Don't be so small minded. You aren't the one doing this crucial research. If what this article says is true, then this is a humongous step towards getting to your coveted $2 fridge magnets. We have to start some where. You want things to go faster? Then, learn enough about superconductivity and related physics fields, become a researcher, and contribute to the field yourself.
mooster75
2 / 5 (4) Jul 30, 2014
When I can buy super conducting fridge magnets for $2 each - then wake me so I can start the party.

Otherwise.....


Don't be so small minded.

You must be fun at parties...
Macksb
2.3 / 5 (3) Jul 30, 2014
Arties is right in emphasizing that the experiment involves CeCoIn5. Not a cuprate or pnictide (iron) superconductor. Quite different from them, for reasons mentioned by Arties.

The work by Prof. Morr (theory) and Davis (experiment) is important, yes. But its importance lies in establishing a good toehold in understanding one of the several new forms of superconductivity: this one, cuprate, pnictide, and mag diboride, and old BCS supers. This is a step forward in comparative theoretical analysis, informed by the powerful tools in the adept hands of Prof. Davis and his team--that would be a better theme for this article. Progress on one front; a light to shine on other fronts.

I have proposed my own unified theory of superconductivity in other Physorg posts.
swordsman
1 / 5 (1) Aug 04, 2014
The superconductivity is not only magnetic in nature, it is also a Coulomb force effect. As the temperature decreases, a point is reached where the electrical "noise" becomes near minimal and can be controlled by external Coulomb forces.
Captain Stumpy
3.7 / 5 (3) Aug 04, 2014
but it's not researched in peer-reviewed journals, just because these materials don't play well with existing theories well
@arties-zephir
OR it is pseudoscience? if it was legitimate science, it would be in a journal
Instead of what the researchers are doing is the cherry picking of data, i.e. selectively studying the materials and systems (f-wave superconductors), which seem to support the existing theories at least a bit - as the above example indicates
so basically you can't refute the science in the paper liked above so you will just call the whole thing cherrypicked? WTF? do you have (legitimate) evidence that this is cherry-picked and that refutes the paper linked? I didn't think so...

◆ Material supplied:
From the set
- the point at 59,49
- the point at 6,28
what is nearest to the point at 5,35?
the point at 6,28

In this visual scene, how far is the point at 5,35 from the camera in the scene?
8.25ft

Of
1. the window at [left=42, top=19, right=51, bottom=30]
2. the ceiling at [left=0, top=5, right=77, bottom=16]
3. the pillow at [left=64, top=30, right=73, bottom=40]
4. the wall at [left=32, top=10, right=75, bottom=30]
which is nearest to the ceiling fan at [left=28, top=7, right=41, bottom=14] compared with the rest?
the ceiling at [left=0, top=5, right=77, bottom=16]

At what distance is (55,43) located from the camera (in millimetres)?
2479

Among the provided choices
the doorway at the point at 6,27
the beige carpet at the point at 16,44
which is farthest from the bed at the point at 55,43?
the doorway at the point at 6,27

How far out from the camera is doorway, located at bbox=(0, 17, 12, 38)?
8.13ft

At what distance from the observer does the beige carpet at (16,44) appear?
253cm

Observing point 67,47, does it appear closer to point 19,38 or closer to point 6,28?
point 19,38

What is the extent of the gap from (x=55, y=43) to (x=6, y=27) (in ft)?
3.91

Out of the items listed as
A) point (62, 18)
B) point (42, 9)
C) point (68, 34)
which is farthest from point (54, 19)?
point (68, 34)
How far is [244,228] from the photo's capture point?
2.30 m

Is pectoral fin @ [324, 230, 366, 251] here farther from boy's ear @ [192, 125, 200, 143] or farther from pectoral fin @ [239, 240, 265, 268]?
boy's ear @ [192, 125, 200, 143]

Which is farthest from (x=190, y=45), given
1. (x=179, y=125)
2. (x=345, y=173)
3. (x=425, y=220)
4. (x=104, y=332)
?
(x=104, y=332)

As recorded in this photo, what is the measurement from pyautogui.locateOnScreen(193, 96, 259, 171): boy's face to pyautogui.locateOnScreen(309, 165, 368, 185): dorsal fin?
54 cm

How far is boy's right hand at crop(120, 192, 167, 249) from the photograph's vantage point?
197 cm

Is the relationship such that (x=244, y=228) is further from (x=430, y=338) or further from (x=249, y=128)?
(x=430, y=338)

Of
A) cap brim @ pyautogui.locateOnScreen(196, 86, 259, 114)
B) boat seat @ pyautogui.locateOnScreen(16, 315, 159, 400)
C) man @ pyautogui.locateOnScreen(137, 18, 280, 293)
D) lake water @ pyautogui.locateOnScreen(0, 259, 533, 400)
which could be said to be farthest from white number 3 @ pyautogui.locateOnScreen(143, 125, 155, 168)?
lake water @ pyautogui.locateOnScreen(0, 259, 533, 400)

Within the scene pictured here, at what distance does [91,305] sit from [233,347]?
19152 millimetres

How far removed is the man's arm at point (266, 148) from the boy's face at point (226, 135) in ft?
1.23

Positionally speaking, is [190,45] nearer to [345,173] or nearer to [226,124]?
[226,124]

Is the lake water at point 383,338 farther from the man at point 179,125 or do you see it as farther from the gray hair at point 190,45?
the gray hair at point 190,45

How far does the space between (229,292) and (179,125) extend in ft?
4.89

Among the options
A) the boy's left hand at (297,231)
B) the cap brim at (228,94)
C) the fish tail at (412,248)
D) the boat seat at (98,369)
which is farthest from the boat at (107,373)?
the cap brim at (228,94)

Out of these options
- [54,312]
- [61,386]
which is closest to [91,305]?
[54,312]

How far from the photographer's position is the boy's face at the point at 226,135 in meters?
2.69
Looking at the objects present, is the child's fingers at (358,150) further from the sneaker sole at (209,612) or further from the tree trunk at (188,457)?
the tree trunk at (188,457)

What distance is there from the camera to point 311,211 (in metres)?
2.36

◆ Your task:
Rewrite the superconductivity thread starting at "Don't be so small minded. You" and ending at "start the party.", putting "refrigerator magnets" in place of "fridge magnets". The records are separate material and not part of the superconductivity thread.

◆ Correct response:
Don't be so small minded. You aren't the one doing this crucial research. If what this article says is true, then this is a humongous step towards getting to your coveted $2 refrigerator magnets. We have to start some where. You want things to go faster? Then, learn enough about superconductivity and related physics fields, become a researcher, and contribute to the field yourself.
mooster75
2 / 5 (4) Jul 30, 2014
When I can buy super conducting refrigerator magnets for $2 each - then wake me so I can start the party.